Can you tell if other people are conscious?
 
James R

What I find amusing is your totla faith in that you are doing well in this debate. Your lack of any point whatsoever, let alone a valid one makes your posts tedious and ultimately futile. A little effort from you to put forth an idea and succinctly would be appreciated.

What I find annoying is your constat use of avery noviable debate tactic and then *gasp* when someone returns fire in anyway you immediately try to call them on it. Which is more annoying as you cannot even do that correctly.

FInally there is the disgusting which is your deep and abiding hatred of facts. You twist and didtort everything you understand. Which thankfully is not much. It is like arguing with a severe delusional.
 
James R said:
Quarkmoon:

You can't tell whether animals are conscious or not? Seriously?

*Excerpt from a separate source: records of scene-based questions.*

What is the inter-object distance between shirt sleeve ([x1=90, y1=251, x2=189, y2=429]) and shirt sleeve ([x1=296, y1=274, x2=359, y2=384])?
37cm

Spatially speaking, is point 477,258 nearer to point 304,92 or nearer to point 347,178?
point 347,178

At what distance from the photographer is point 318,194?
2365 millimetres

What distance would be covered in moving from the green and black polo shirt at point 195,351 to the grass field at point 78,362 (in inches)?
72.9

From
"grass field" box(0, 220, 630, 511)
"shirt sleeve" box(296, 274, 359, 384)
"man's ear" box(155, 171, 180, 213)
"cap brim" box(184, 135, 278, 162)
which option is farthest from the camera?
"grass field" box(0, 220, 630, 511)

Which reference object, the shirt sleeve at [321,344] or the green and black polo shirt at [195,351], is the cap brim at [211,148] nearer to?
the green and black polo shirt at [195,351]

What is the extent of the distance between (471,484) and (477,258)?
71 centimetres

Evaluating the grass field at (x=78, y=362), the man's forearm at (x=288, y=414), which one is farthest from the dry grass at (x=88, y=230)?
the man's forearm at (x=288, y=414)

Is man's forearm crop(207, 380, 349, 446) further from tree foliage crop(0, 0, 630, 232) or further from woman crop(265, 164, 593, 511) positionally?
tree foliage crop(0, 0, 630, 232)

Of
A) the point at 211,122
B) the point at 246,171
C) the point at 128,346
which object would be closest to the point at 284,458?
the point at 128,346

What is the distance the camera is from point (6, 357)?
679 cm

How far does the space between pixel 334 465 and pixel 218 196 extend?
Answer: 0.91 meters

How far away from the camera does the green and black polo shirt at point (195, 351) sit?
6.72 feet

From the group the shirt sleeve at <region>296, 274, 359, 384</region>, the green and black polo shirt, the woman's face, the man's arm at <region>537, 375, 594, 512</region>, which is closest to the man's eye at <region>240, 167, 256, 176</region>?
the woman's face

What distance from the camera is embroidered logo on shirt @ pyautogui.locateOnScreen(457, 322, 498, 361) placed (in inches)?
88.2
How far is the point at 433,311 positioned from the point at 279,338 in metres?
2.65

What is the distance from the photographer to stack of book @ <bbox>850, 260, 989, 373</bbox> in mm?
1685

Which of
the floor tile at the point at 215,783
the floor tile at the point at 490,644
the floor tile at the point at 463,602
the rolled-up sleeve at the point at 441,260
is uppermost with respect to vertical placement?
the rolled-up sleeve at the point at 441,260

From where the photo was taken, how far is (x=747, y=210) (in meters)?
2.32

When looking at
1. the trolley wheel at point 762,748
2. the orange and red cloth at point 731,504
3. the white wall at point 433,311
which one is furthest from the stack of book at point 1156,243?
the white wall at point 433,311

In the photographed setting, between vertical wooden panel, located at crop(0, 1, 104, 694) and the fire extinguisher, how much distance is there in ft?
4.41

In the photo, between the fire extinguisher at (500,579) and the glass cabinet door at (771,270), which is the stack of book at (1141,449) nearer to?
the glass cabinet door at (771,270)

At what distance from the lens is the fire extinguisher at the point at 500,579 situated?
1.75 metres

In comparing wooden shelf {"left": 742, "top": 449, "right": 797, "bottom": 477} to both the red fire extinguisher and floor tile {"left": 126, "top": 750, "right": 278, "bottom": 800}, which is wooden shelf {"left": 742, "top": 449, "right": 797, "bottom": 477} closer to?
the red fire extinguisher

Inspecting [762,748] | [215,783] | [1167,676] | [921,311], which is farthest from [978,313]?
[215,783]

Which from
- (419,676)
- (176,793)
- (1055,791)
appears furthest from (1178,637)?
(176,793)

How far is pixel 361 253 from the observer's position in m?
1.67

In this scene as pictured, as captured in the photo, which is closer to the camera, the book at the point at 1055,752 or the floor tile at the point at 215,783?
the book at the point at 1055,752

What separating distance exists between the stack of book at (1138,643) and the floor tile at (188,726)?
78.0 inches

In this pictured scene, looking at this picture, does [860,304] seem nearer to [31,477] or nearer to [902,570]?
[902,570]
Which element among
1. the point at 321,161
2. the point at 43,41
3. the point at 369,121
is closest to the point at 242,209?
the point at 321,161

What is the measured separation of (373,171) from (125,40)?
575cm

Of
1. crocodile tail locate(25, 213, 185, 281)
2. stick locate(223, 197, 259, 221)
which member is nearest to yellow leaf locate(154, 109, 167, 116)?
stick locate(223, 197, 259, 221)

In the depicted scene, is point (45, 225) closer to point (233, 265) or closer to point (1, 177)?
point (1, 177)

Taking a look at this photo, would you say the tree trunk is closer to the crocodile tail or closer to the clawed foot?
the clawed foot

Can you tell if other people are conscious?

If there are no apparent requisites for consciousness, then it just becomes an arbitrary term, no? Isn't consciousness your main argument for Equal Consideration?

Just so you know, I do have a point to my posts, I'm just trying to arrive at that point without giving you a chance to destort it beyond recognition.
 
TW Scott said:
James R

What I find amusing is your totla faith in that you are doing well in this debate. Your lack of any point whatsoever, let alone a valid one makes your posts tedious and ultimately futile. A little effort from you to put forth an idea and succinctly would be appreciated.

What I find annoying is your constat use of avery noviable debate tactic and then *gasp* when someone returns fire in anyway you immediately try to call them on it. Which is more annoying as you cannot even do that correctly.

FInally there is the disgusting which is your deep and abiding hatred of facts. You twist and didtort everything you understand. Which thankfully is not much. It is like arguing with a severe delusional.

Why partake in this pointless bickering if it annoys you so much?
 
Quarkmoon:

The only consciousness we need to consider for the purposes of this thread is the consciousness (or not) of the animals we kill and eat.

Now it is patently obvious to me that animals are conscious. If human beings are conscious, then so are cattle and sheep.

If you have a point, I suggest you make it.